■ Task ■
Pick up the court opinion on the Pyramidal Funding stock donation after its last sentence and keep writing.

Petitioner spoke with Mr. Jacquot with respect to completing the putative stock donation before the end of 2001. Melissa Murphy,4 a paralegal, was instructed to draft all necessary documents and include the dates to be used on the documents. She collected all necessary signatures. Although Ms. Murphy was Mr. Jacquot's subordinate, she also worked for Mr. Buck. At trial Ms. Murphy testified that she did as she was instructed by Mr. Buck. She had no knowledge of [*7] the putative stock donation following completion of her assignment. Further, she had no knowledge of petitioner's beliefs and intent with respect to the putative charitable contribution.

Petitioner did not prepare his own tax returns; instead he engaged a certified public accountant, Judith Hamilton. In preparing petitioner's 2001 and 2002 Federal income tax returns, Ms. Hamilton relied on information provided by petitioner. This led to difficulty in preparing the returns. In a letter to Mr. Buck, Ms. Hamilton detailed the problems she encountered in reporting the putative charitable contribution:

I need your assistance in reconciling some issues with Don’s 2001 tax returns. We didn’t receive the form 8283[5] until noon today [October 15, 2002, the last (extended) day to timely file petitioner’s 2001 Federal income tax return] and there was additional information we needed to properly complete the returns. We decided it best to go with what we had with some blanks filled in with our best guesses and then amend later if needed.

The date acquired, how acquired and adjusted cost basis of the $800,000 fair market value of Pyramidal Funding was not included on the Form 8283. The difference between the cost basis and the fair market value is a preference item for California alternative minimum tax purposes. After discussions with John Ferrington, we used an adjusted cost basis of $370,000 which resulted in no alternative minimum tax for Dr. Guess. Can you either confirm this information [*8] or advise the correct information and we will prepare amended returns.

The IRS opened a criminal investigation of this putative donation which led to petitioner's indictment in the U.S. District Court for the Southern District of California on two counts of filing false tax returns. The indictment charged that petitioner willfully made and subscribed to Federal income tax returns, verified by petitioner's written declaration made under penalties of perjury, which he did not believe to be true and correct as to every material matter. The indictment stated that petitioner's 2001 and 2002 Federal income tax returns,

prepared and signed in the Southern District of California and * * * filed with the Internal Revenue Service, stated that, in 2001, defendant LEWIS DONALD GUESS had donated to the xelan Foundation $800,000 worth of stock in Pyramidal Funding Systems, whereas, as he then well knew and believed, he had not donated $800,000 worth of stock in Pyramidal Funding Systems to the xelan Foundation in 2001; all in violation of Title 26, United States Code, Section 7206(1).

■ Material shown ■

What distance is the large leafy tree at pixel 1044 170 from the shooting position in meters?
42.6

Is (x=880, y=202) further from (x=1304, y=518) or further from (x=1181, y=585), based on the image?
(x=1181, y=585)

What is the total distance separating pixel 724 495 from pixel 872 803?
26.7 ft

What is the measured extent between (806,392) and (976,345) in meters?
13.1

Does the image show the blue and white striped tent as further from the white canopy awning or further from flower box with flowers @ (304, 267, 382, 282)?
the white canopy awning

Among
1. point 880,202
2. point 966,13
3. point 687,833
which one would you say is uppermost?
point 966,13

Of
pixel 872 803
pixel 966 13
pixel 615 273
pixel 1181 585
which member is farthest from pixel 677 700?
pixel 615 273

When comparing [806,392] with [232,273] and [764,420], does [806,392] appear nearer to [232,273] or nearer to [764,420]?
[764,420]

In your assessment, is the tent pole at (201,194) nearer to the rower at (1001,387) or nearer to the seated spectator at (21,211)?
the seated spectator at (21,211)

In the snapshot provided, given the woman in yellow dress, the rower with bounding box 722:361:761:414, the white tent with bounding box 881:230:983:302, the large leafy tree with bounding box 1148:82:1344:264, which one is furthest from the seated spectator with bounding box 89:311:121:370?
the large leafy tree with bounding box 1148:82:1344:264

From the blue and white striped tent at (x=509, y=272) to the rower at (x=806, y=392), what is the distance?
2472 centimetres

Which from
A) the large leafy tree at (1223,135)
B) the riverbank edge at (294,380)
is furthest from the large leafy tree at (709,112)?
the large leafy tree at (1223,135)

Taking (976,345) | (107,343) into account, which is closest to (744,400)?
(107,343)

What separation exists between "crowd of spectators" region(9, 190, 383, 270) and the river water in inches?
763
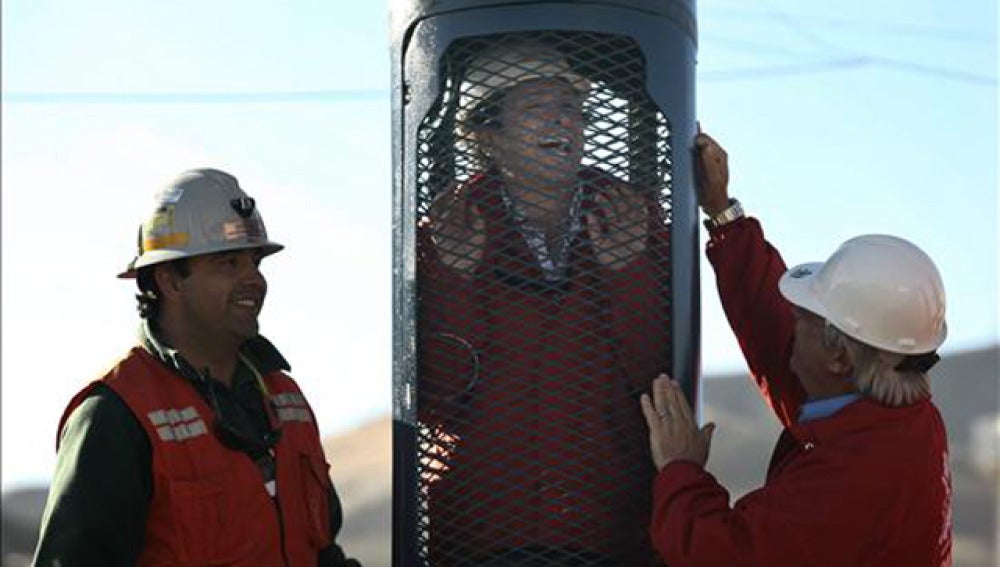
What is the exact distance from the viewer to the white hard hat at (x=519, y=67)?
7.92 ft

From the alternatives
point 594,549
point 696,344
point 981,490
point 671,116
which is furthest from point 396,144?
point 981,490

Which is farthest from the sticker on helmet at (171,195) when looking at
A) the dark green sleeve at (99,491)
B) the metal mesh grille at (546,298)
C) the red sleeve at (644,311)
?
the red sleeve at (644,311)

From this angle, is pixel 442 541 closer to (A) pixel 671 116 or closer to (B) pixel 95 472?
(B) pixel 95 472

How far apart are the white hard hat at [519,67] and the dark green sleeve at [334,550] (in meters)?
1.02

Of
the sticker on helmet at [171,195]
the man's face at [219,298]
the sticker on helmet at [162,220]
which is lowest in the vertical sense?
the man's face at [219,298]

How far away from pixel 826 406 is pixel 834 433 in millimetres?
128

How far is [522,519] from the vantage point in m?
2.41

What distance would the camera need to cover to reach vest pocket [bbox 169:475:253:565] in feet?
8.02

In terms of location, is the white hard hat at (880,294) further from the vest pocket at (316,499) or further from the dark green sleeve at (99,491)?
the dark green sleeve at (99,491)

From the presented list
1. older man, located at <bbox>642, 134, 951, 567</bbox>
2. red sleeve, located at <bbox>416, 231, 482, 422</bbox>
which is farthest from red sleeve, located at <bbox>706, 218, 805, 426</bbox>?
red sleeve, located at <bbox>416, 231, 482, 422</bbox>

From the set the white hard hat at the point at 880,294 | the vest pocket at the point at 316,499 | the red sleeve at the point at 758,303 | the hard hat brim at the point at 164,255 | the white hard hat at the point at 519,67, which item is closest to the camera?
the white hard hat at the point at 519,67

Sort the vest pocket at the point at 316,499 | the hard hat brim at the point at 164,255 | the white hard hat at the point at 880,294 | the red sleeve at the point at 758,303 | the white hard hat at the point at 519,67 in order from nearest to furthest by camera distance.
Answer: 1. the white hard hat at the point at 519,67
2. the white hard hat at the point at 880,294
3. the hard hat brim at the point at 164,255
4. the vest pocket at the point at 316,499
5. the red sleeve at the point at 758,303

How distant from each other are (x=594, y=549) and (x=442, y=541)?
0.30 m

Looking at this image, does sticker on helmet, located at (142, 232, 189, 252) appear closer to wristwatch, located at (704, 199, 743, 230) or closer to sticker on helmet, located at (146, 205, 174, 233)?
sticker on helmet, located at (146, 205, 174, 233)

■ Response to this task ■
Section 7206(1) provides that any person who

[w]illfully makes and subscribes any return, statement, or other document, which contains or is verified by a written declaration that it is made under the penalties of perjury, and which he does not believe to be true and correct as to every material matter * * * shall be guilty of a felony and, upon conviction thereof, shall be fined not more than $100,000 ($500,000 in the case of a corporation), or imprisoned not more than 3 years, or both, together with the costs of prosecution.

[*9] Petitioner was tried before the Honorable Jeffrey T. Miller, U.S. District Court Judge. Petitioner elected to waive his right to trial by jury, and a bench trial was held. The District Court rendered a guilty verdict with respect to both counts on July 2, 2010. In its opinion the District Court stated that in order to prevail the Government was required to prove beyond a reasonable doubt that (1) petitioner made and subscribed a return, statement, or other document that was incorrect as to a material matter; (2) the return/statement/document contained a written declaration that it was made under penalties of perjury; (3) petitioner did not believe that the return/statement/document was true and correct as to every material matter; and (4) petitioner falsely subscribed to the return/statement/document willfully with the specific intent to violate the law. The District Court found that all four elements were proven beyond a reasonable doubt.

First, the District Court found that, with respect to the putative donation of the stock,

the purported transfer of Pyramidal stock from the defendant [i.e., petitioner] to XF was illusory, to use popular parlance, a shell game, whereby the defendant was purporting to transfer shares from an entity, Pyramidal, of which he was the sole owner, to another entity solely owned by defendant. The records show that the defendant exclusively reaped the profits of these entities and exerted ultimate control over them. The backdating of documents, including share certificates, the questionable circumstances surrounding signatures, [*10] when they were affixed and, indeed, their genuineness, all are strong indications of the illusory nature of this purported transaction.

Additionally, Graham Guess, defendant's own son and nominal president of Pyramidal, knew nothing of the alleged gift — that is, the gift of 33,000 shares of Pyramidal — and does not even recall any such transfer. He did not attend board meetings and made no decisions for Pyramidal. One thing Graham Guess did know was that the date associated with what purported to be his signature transferring shares was not his handwriting. And finally, in response to my own question, he stated that had he signed a certificate purporting to transfer 33,000 shares of Pyramidal stock, he would have remembered such an event; he had no memory of that.

Pyramidal tax returns through 2003 list defendant as 100 percent owner. Other forms, including the ADV reconciliation forms, list defendant as the sole owner of Pyramidal and Xelan Incorporated up to 2004. All Pyramidal profits, approximately $2.7 million in 2002, went to defendant after compensation, bonuses to officers; nothing went to XF.

[Guess, slip op. at 8-10.]

The District Court also found that

the circumstances under which the IRS Form 8283 was filled out initially were highly suspect. At the time Judith Hamilton prepared and signed the form, she had no documentation concerning the alleged $800,000 stock donation or transfer and improperly dated the form where the charity should have done so. The term “fire drill” was often used by the defense to describe the frenetic circumstances they assert attended the preparation of the tax forms of defendant and those of the Xelan entities. The circumstances, rather than being frenetic, reflect what appear to be a slicing and dicing of the preparation and reported responsibilities among Xelan employees, corporate tax professionals, personal tax professionals, and the principals themselves, combined with conscious avoidance of information that would have doomed the validity of the alleged [*11] donation. In any event, the Form 8283 was falsely prepared and reflected a false transaction.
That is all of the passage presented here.